Le philosophe Yves Cusset propose un « Manuel d’engagement politique » clownesque autant que cauchemardesque.

Gilles Costaz  • 18 novembre 2010 abonné·es

Bien des philosophes sont des clowns qui n’ont pas voulu l’être. Yves Cusset l’est volontairement. Il a beau hanter les colloques des sommités du concept, diriger un festival en Bourgogne (La Philo en folie, à Saint-Vallier), publier des essais costauds et enseigner la pensée et l’impensé, il n’en joue pas moins des spectacles de son cru qui jonglent avec les notions et font exploser les mots comme les cancres allument des pétards. Il nous avait fort réjouis l’an dernier avec son solo Rien ne sert d’exister .

Cet automne, il avance davantage ses pions dans le camp de l’idéologie avec son Manuel d’engagement politique à l’usage des animaux doués de raison et autres hominidés un peu moins doués.Comment entrer en politique ? Le héros, qui n’est pas son double mais plutôt son négatif, se met en quête d’idées et en chasse de solutions. Candide dans le discours et la pratique, le jeune homme se débat dans un drôle de pays, le nôtre : « Je suis né en France de parents français, comme tout le monde. Pourtant, à mon arrivée au monde, je n’avais aucun titre de séjour, comme n’importe qui. En tout cas, pas plus de titre qu’un autre à commencer ses jours. »

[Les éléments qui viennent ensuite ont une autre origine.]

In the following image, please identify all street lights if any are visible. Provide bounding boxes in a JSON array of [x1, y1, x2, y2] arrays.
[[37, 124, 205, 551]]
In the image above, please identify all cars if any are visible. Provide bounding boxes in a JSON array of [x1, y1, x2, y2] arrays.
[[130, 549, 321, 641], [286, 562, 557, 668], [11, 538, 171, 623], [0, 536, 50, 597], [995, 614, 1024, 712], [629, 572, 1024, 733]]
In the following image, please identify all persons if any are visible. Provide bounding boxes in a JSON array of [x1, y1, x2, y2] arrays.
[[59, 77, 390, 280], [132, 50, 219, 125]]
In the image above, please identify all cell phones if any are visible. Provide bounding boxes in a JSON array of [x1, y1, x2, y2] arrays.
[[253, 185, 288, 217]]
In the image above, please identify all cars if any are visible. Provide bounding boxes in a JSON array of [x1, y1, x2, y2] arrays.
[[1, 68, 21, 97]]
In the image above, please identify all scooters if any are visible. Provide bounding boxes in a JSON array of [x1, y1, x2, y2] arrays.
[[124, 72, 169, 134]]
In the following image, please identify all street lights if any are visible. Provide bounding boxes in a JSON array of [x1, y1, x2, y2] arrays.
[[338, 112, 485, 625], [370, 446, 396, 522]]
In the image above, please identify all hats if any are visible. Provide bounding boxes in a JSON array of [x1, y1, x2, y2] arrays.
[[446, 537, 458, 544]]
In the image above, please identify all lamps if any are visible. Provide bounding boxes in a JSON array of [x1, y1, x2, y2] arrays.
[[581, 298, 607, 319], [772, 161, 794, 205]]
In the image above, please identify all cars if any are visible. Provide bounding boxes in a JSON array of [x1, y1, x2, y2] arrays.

On lui conseille de créer un spectacle engagé, ce qui ne le mène pas loin. Il tente de mieux comprendre la différence entre la gauche et la droite, constitue un groupe de Sages (Solitaires anonymes de la gauche endormie et silencieuse) mais, écœuré, penche vers une dérive droitière. Dans un avion, il prend cependant parti pour un Noir que l’État va jeter de l’autre côté de la mer (aventure vécue par Yves Cusset lui-même dans un airbus d’Air France). Aussitôt, il est interné chez les fous. Et la France, célèbre terre d’asile, s’avère « un des meilleurs asiles du monde  », comme le personnage le découvre jour après jour dans une existence passée de l’ubuesque au kafkaïen.

La mise en scène de Fanny Fajner table sur le blanchissement symbolique et parodique du personnage, et sur le contraste entre ses propos et la diffusion d’images d’hommes politiques, de pubs qui nous envahissent et de chants des chœurs de l’Armée rouge. C’est drôle mais flottant, jusqu’à ce que l’idée France égale Asile prenne toute sa puissance cauchemardesque. Le bon comédien-clown qu’est Cusset finit son show en grand pamphlétaire. S’il parvient à muscler davantage le début, on l’applaudira encore davantage.